● GIVEN DATA:
------------------------------------------------------------
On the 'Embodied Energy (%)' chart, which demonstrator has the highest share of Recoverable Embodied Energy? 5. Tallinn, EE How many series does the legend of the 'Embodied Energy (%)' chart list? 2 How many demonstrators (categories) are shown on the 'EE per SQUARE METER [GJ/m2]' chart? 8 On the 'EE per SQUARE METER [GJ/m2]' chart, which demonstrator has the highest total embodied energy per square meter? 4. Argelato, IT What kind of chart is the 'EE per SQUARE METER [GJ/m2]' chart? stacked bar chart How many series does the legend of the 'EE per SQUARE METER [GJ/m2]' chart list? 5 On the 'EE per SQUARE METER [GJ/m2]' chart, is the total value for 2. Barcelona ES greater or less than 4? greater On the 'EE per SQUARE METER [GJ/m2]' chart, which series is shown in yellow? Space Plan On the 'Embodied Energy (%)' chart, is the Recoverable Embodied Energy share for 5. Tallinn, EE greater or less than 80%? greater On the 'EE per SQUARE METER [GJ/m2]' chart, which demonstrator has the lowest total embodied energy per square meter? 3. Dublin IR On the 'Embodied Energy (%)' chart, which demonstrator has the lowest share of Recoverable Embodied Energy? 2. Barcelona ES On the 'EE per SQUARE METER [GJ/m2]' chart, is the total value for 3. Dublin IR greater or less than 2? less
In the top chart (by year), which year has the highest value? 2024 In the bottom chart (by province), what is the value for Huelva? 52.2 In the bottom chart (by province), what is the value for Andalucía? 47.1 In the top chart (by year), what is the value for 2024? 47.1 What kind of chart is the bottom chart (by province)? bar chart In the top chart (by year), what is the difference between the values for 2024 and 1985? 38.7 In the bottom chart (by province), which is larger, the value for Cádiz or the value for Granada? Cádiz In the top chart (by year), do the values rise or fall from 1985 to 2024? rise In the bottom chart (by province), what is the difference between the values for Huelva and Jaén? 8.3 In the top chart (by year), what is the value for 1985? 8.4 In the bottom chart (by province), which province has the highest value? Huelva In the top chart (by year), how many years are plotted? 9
------------------------------------------------------------
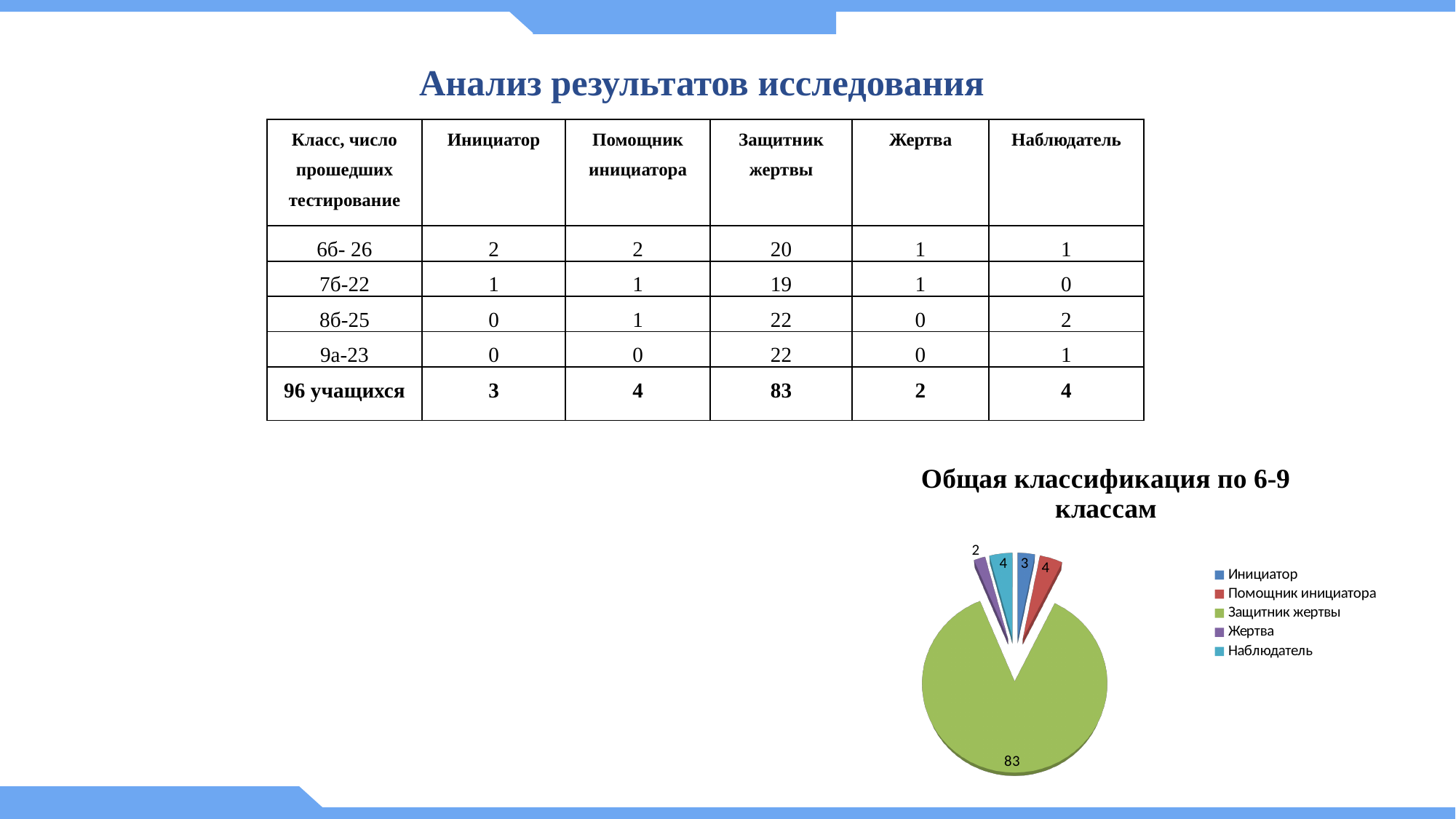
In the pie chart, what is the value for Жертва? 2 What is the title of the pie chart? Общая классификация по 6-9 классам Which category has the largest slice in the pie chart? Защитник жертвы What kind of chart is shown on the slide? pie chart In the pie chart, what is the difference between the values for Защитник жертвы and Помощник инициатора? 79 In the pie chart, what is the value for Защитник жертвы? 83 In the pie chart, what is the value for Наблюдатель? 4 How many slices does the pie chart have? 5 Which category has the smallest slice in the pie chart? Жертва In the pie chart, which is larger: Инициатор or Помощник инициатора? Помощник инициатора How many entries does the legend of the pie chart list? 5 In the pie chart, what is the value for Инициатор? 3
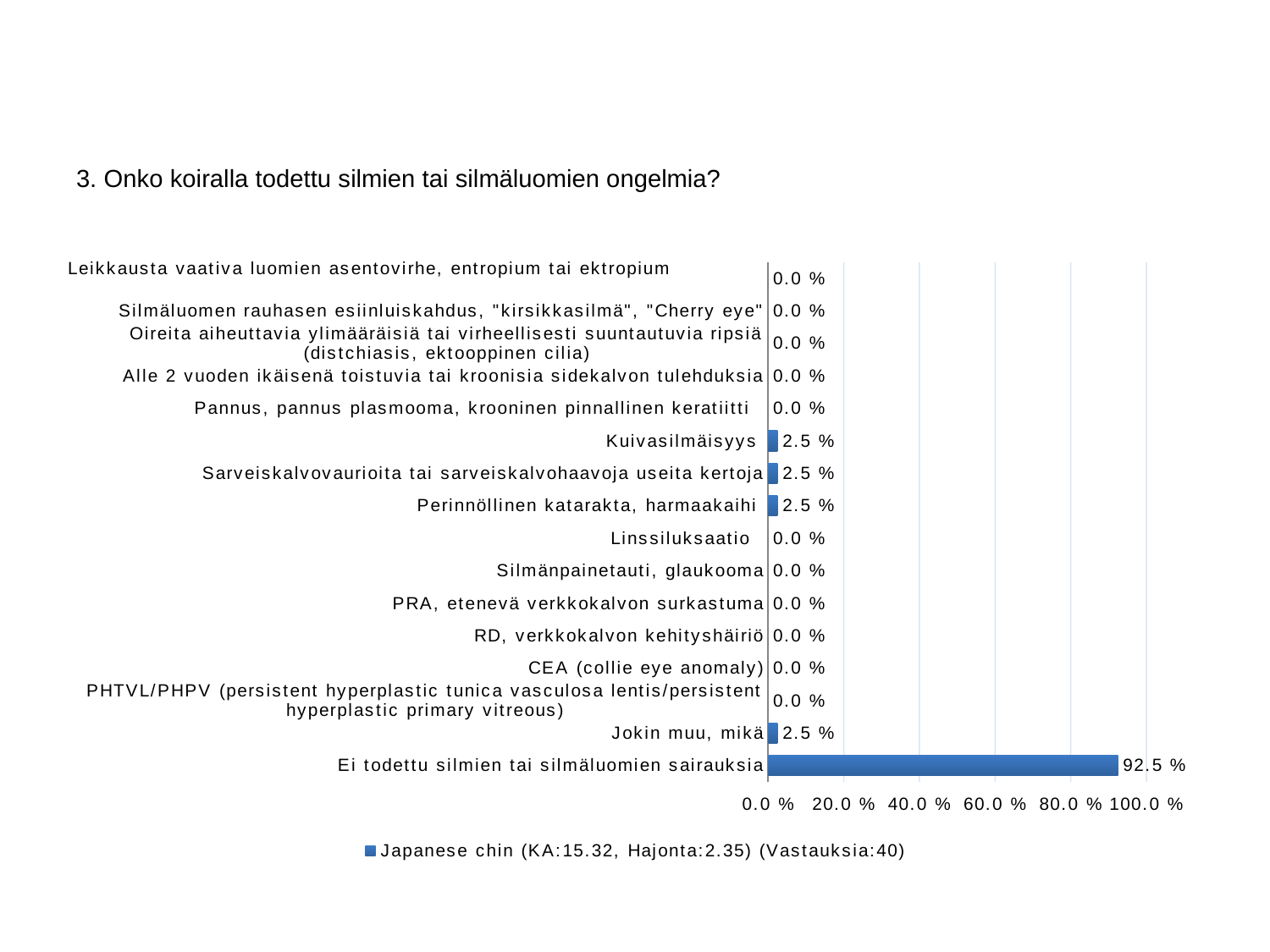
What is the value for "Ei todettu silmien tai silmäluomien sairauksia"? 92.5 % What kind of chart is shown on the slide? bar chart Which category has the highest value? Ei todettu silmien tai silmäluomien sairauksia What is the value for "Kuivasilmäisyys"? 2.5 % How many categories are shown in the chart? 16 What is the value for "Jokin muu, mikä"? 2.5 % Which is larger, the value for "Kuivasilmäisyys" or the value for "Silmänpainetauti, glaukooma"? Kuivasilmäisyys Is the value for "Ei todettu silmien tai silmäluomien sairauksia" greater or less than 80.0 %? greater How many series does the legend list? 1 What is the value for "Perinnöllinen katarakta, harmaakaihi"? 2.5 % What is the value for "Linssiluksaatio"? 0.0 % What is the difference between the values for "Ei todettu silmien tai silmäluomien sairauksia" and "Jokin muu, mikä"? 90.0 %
------------------------------------------------------------
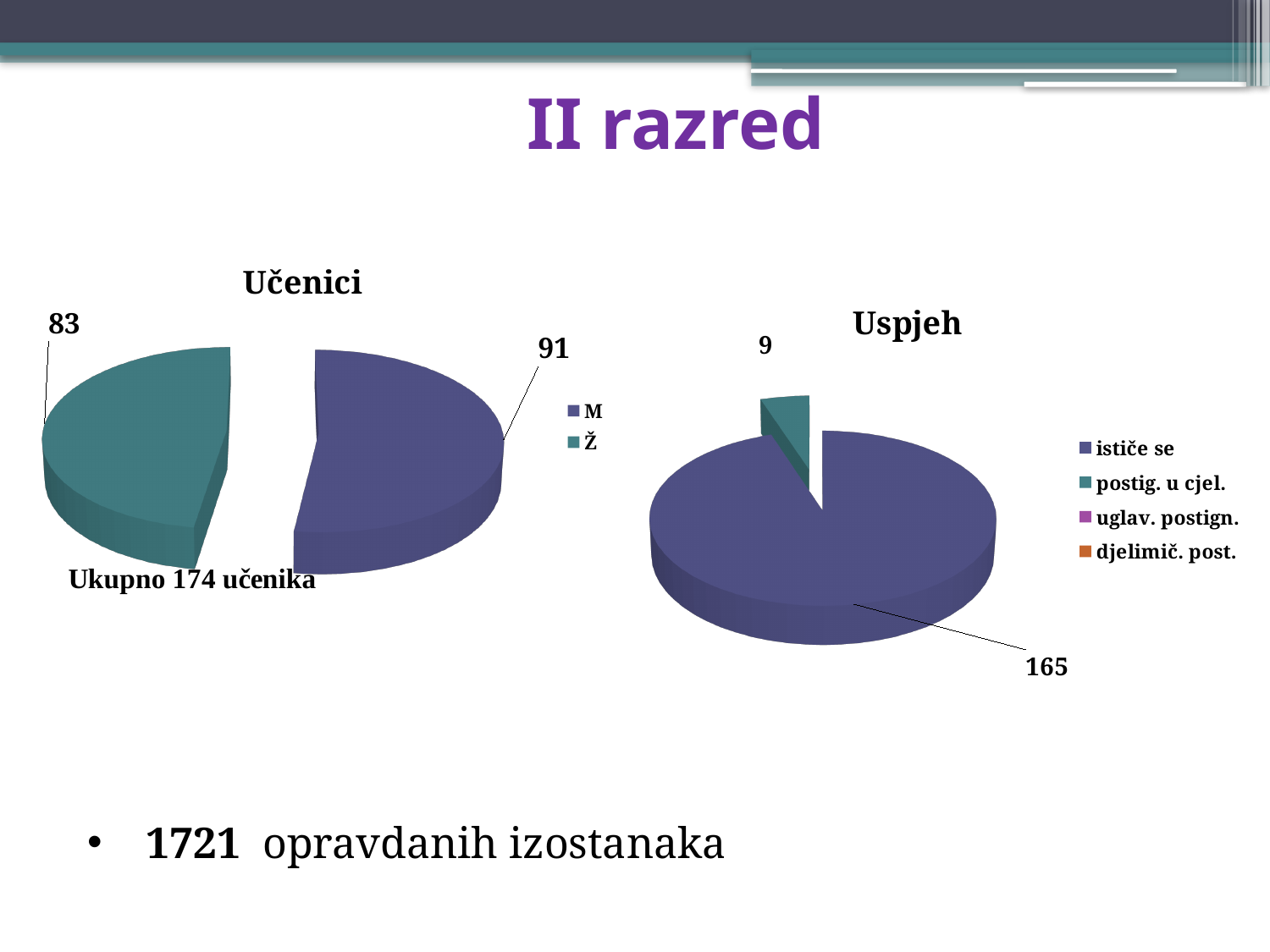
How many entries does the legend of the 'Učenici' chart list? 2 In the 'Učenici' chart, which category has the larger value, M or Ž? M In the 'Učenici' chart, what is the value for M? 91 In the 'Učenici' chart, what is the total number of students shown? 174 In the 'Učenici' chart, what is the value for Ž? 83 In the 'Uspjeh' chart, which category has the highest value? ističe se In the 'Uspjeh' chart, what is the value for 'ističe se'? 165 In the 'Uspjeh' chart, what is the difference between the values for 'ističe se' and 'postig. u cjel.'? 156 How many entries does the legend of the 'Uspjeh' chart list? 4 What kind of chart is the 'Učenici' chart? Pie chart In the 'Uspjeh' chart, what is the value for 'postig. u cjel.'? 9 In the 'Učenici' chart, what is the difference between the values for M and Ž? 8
------------------------------------------------------------
● TASK INSTRUCTIONS:
Could you update the records starting at the line that contains "than 2? less" and ending at the line that contains "In the top chart (by year), which" by replacing "bottom chart" with "lower chart", leaving everything else unchanged and giving back only those lines?

● ANSWER AREA:
On the 'Embodied Energy (%)' chart, which demonstrator has the highest share of Recoverable Embodied Energy? 5. Tallinn, EE How many series does the legend of the 'Embodied Energy (%)' chart list? 2 How many demonstrators (categories) are shown on the 'EE per SQUARE METER [GJ/m2]' chart? 8 On the 'EE per SQUARE METER [GJ/m2]' chart, which demonstrator has the highest total embodied energy per square meter? 4. Argelato, IT What kind of chart is the 'EE per SQUARE METER [GJ/m2]' chart? stacked bar chart How many series does the legend of the 'EE per SQUARE METER [GJ/m2]' chart list? 5 On the 'EE per SQUARE METER [GJ/m2]' chart, is the total value for 2. Barcelona ES greater or less than 4? greater On the 'EE per SQUARE METER [GJ/m2]' chart, which series is shown in yellow? Space Plan On the 'Embodied Energy (%)' chart, is the Recoverable Embodied Energy share for 5. Tallinn, EE greater or less than 80%? greater On the 'EE per SQUARE METER [GJ/m2]' chart, which demonstrator has the lowest total embodied energy per square meter? 3. Dublin IR On the 'Embodied Energy (%)' chart, which demonstrator has the lowest share of Recoverable Embodied Energy? 2. Barcelona ES On the 'EE per SQUARE METER [GJ/m2]' chart, is the total value for 3. Dublin IR greater or less than 2? less
In the top chart (by year), which year has the highest value? 2024 In the lower chart (by province), what is the value for Huelva? 52.2 In the lower chart (by province), what is the value for Andalucía? 47.1 In the top chart (by year), what is the value for 2024? 47.1 What kind of chart is the lower chart (by province)? bar chart In the top chart (by year), what is the difference between the values for 2024 and 1985? 38.7 In the lower chart (by province), which is larger, the value for Cádiz or the value for Granada? Cádiz In the top chart (by year), do the values rise or fall from 1985 to 2024? rise In the lower chart (by province), what is the difference between the values for Huelva and Jaén? 8.3 In the top chart (by year), what is the value for 1985? 8.4 In the lower chart (by province), which province has the highest value? Huelva In the top chart (by year), how many years are plotted? 9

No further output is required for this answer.